### [Perintah A]
Terjemahkan kalimat dari tulisan tentang kerukunan umat beragama ini ke dalam bahasa Inggris: "Sayangnya kerukunan umat beragama di Indonesia saat ini sedang diuji dari berbagai arah."

### [Bagian Dokumen]
Merajut Kembali Cinta Kasih Antar Umat Beriman
Telah
kita ketahui bersama bahwa agama di Turunkan oleh Tuhan tiada lain supaya
terlimpah curah rahmat kasih sayang serta kedamaian di muka bumi[1].
Jadi kita sebagai umat yang beragama sudah sepatutnya untuk mengindahkan
nilai-nilai tersebut. Jika masih ada orang atau segolongan yang membuat
keributan, penindasan, ketakutan, dan kekacauan sudah dipastikan bahwa dia
bukan orang yang beragama walaupun secara lahiriah mungkin ia memeluk agama
tertentu.
Indonesia
adalah Negara dimana warganya menganut beragam agama. Ada Hindu, Budha, Kong Hu
Chu, Katolik, Protestan, dan Islam. Banyak yang mengatakan bahwa walaupun
disini terdapat berbagai macam agama, tetapi mereka tetap bisa hidup dengan
aman dan damai. Tidak ada konflik-konflik atas nama agama, terlebih kodrat
masyarakat Indonesia yang cenderung memiliki sikap penyuka kedamaian, tidak
suka kekerasan dan toleransi yang tinggi. Salah satu contoh Islam bisa masuk
secara damai -tanpa peperangan- ke Indonesia yang pada saat itu banyak
rakyatnya yang menganut agama Hindu.
Sayangnya
kerukunan umat beragama di Indonesia saat ini sedang diuji dari berbagai arah.

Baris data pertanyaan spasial
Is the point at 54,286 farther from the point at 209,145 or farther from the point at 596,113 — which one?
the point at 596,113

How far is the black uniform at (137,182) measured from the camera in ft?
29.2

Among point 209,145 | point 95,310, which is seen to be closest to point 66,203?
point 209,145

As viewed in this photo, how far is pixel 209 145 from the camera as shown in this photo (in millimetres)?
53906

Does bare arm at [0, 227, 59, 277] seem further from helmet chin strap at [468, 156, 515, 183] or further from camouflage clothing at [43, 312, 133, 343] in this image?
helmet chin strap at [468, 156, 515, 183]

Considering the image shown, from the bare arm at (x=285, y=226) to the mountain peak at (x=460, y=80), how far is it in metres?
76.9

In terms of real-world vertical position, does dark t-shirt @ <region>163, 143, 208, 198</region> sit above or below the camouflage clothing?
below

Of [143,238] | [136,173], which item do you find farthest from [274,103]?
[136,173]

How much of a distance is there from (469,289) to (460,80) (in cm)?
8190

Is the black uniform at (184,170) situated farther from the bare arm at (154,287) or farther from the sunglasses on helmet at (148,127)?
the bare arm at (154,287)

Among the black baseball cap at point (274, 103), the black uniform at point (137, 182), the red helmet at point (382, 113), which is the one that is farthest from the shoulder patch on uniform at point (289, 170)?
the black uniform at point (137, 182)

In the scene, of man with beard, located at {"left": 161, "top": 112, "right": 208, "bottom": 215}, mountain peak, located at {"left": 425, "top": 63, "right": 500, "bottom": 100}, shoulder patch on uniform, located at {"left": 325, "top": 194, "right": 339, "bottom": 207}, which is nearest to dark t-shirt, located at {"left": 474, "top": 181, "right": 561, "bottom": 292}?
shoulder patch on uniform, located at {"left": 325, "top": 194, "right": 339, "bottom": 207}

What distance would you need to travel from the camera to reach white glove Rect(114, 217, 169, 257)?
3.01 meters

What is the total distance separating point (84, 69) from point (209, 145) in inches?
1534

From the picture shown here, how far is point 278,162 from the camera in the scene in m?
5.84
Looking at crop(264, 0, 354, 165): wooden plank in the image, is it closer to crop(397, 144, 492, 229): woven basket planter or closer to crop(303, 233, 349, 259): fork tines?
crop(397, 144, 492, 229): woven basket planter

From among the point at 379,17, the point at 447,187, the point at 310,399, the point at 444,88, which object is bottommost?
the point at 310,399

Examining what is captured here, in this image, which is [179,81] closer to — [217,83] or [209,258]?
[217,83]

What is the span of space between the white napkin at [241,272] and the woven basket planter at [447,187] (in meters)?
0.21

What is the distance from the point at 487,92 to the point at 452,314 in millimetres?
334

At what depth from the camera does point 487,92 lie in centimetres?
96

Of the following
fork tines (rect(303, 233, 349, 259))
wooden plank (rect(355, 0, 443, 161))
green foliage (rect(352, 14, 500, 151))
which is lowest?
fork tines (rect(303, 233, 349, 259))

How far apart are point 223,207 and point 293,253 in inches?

### [Perintah B]
Tolong kembalikan setiap baris catatan di atas yang memuat kata "shirt", dengan membedakan huruf besar dan kecil.

### [Keluaran Lengkap A]
Unfortunately, religious harmony in Indonesia is currently being tested from various directions.

### [Keluaran Lengkap B]
In terms of real-world vertical position, does dark t-shirt @ <region>163, 143, 208, 198</region> sit above or below the camouflage clothing?
In the scene, of man with beard, located at {"left": 161, "top": 112, "right": 208, "bottom": 215}, mountain peak, located at {"left": 425, "top": 63, "right": 500, "bottom": 100}, shoulder patch on uniform, located at {"left": 325, "top": 194, "right": 339, "bottom": 207}, which is nearest to dark t-shirt, located at {"left": 474, "top": 181, "right": 561, "bottom": 292}?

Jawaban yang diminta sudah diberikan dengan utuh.